12:48 It's nothing to do with me anymore,
12:49 'cause I don't have any control over it.
12:50 It's where it goes, who listens to it,
12:51 what they feel when they listen to it.
12:53 - Even when you're doing music,
12:54 I remember when I did a,
12:56 my track I did with the Wailers, Free South Africa.

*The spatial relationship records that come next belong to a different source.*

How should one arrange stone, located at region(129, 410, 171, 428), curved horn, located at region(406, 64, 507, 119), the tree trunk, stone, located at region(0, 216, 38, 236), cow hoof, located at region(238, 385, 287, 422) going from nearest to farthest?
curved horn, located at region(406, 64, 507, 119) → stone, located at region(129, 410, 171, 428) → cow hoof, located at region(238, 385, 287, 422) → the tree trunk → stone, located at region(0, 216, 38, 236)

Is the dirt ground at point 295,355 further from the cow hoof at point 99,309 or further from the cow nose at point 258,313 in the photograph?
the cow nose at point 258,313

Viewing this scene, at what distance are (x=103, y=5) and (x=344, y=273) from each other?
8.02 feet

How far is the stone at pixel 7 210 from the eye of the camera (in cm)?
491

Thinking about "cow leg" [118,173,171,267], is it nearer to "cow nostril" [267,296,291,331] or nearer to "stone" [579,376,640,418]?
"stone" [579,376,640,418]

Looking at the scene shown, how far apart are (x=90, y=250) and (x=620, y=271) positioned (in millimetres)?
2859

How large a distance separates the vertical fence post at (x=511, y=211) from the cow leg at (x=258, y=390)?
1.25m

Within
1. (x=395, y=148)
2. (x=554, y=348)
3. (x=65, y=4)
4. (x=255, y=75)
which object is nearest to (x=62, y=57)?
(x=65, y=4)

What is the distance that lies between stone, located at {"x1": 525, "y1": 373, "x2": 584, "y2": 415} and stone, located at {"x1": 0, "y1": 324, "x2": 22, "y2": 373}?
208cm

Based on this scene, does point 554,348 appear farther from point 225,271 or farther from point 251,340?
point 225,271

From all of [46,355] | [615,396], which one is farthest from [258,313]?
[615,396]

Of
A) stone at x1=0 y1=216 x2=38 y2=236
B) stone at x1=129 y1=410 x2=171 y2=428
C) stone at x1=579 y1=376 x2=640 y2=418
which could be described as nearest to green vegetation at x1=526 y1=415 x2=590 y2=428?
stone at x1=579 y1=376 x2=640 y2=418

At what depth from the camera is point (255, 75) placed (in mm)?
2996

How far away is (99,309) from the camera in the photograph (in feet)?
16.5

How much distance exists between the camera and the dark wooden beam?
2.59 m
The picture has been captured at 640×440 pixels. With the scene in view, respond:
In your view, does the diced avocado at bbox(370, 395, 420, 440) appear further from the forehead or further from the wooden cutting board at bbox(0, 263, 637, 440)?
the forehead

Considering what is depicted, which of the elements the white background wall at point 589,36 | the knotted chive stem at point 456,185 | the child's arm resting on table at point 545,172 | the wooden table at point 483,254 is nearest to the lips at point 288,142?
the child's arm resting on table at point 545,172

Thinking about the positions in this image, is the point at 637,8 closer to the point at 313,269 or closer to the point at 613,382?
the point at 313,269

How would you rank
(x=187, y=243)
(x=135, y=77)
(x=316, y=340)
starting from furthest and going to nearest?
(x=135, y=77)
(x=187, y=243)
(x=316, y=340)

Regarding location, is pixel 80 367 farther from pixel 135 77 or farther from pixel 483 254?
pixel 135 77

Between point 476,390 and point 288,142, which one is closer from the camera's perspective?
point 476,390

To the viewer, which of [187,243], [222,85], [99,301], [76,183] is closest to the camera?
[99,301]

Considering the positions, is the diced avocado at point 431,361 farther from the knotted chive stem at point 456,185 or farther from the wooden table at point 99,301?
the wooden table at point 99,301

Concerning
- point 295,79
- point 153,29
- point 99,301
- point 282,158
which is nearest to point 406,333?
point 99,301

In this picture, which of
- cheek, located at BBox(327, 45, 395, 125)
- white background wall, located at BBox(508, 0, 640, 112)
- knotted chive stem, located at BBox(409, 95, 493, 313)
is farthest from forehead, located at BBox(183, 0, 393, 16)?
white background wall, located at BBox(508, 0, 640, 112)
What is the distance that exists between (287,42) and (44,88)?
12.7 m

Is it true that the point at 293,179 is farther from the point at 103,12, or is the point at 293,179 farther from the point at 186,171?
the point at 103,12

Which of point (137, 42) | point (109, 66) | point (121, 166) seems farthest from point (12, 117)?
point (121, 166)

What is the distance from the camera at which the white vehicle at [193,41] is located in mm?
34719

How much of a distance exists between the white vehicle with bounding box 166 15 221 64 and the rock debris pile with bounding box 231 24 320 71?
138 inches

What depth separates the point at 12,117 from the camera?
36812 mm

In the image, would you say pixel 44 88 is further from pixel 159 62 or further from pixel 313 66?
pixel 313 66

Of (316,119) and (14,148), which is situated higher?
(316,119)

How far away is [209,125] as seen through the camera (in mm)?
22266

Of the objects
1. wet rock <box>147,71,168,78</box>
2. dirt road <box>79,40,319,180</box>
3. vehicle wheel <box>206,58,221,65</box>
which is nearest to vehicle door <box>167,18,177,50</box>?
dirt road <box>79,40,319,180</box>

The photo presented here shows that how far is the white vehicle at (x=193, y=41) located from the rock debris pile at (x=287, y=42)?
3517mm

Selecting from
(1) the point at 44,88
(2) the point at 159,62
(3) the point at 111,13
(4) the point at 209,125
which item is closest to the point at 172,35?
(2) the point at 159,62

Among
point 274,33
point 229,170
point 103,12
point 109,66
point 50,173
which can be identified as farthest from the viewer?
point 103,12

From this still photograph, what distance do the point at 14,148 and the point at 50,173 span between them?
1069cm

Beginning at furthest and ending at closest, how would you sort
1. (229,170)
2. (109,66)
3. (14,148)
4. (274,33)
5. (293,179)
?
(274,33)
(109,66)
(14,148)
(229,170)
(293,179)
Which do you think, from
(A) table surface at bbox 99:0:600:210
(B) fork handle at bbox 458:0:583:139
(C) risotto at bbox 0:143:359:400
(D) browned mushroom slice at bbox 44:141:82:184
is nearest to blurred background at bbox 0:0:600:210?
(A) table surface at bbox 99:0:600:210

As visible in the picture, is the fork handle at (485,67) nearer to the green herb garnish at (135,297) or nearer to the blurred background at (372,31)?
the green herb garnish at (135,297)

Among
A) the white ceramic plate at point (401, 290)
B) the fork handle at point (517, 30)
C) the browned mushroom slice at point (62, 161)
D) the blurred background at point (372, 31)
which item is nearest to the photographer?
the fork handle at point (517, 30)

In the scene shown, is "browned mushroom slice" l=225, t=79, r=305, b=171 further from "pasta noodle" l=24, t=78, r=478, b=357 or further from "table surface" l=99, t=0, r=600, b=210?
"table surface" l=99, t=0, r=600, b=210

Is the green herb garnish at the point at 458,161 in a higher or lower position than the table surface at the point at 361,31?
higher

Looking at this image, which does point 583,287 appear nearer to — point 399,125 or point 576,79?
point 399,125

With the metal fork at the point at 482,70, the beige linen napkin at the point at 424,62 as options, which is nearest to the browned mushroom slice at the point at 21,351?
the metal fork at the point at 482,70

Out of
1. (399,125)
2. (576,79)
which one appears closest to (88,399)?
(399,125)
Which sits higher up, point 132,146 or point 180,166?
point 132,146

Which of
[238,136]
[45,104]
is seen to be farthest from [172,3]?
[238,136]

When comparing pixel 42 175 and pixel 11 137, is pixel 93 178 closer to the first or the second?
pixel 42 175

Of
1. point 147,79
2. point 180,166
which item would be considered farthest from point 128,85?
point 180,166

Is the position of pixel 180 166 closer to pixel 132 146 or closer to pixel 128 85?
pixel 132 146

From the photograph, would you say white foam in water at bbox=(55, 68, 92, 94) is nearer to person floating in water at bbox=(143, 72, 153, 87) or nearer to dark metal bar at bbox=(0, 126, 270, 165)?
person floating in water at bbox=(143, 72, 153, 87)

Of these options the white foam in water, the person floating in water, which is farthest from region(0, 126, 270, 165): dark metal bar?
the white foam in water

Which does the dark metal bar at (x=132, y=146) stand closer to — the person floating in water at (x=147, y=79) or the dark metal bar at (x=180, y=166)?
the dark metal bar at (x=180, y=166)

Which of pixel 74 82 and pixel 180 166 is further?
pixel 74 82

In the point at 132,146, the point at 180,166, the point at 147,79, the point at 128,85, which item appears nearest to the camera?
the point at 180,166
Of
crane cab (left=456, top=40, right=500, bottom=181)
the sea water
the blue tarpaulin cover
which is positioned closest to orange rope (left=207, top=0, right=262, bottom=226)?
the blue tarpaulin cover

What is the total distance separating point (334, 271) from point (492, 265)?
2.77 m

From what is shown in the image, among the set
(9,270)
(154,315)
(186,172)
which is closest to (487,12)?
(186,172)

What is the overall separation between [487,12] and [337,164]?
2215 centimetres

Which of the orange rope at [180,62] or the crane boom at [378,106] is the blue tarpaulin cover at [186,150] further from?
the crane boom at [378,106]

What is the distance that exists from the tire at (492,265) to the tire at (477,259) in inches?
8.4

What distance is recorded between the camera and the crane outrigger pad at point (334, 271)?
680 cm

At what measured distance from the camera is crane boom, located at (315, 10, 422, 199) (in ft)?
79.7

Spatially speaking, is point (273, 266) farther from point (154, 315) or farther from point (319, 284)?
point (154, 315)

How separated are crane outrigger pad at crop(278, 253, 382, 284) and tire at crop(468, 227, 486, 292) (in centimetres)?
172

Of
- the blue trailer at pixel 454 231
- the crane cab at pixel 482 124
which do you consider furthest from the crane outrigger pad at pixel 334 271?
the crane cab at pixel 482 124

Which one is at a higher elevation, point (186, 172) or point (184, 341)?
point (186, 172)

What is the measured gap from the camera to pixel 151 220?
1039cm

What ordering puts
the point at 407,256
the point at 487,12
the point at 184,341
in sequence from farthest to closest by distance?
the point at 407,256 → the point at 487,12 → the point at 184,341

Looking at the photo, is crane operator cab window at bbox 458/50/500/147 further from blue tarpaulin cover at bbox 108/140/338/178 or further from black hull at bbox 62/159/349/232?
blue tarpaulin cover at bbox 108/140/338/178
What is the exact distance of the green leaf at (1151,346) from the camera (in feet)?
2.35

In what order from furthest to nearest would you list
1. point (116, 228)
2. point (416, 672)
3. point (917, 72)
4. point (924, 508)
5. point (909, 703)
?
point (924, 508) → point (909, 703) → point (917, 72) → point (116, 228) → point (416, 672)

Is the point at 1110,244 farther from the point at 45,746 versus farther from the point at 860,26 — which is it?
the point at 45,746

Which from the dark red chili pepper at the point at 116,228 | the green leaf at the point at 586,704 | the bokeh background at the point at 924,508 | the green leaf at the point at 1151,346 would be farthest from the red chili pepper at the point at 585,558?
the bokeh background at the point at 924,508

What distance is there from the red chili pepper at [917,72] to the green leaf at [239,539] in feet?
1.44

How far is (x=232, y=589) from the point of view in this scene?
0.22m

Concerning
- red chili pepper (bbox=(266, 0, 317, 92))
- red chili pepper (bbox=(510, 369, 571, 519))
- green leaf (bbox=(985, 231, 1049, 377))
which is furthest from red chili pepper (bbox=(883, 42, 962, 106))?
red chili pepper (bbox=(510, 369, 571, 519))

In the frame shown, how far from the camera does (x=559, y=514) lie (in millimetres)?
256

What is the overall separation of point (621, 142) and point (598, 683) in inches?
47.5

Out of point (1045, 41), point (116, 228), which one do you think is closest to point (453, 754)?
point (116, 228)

13:00 And, you know, the record,
13:05 'cause it was a record at the time,
13:07 before CDs and all that, you know, it made some noise,
13:10 but there was a little bit in it,
13:12 which I didn't quite finish,
13:13 or something that I meant to change,
13:15 and I didn't change.
13:16 So when it started playing on radio,
13:18 that bit would grate me every time I heard it,
13:21 'cause I knew that I wanted to go back and just tweak it.
13:23 But it's gone.
13:24 - Yeah, nothing you can do about it.
13:25 - So I call it quality control,
13:27 and I tell my students that you have to re-read your work
13:30 and re-write it.
13:31 And then the same thing when you're recording
13:32 a piece of music, you've got to,
13:34 don't let it go until you're happy with it,
13:36 because it's going to haunt you for the rest of your life.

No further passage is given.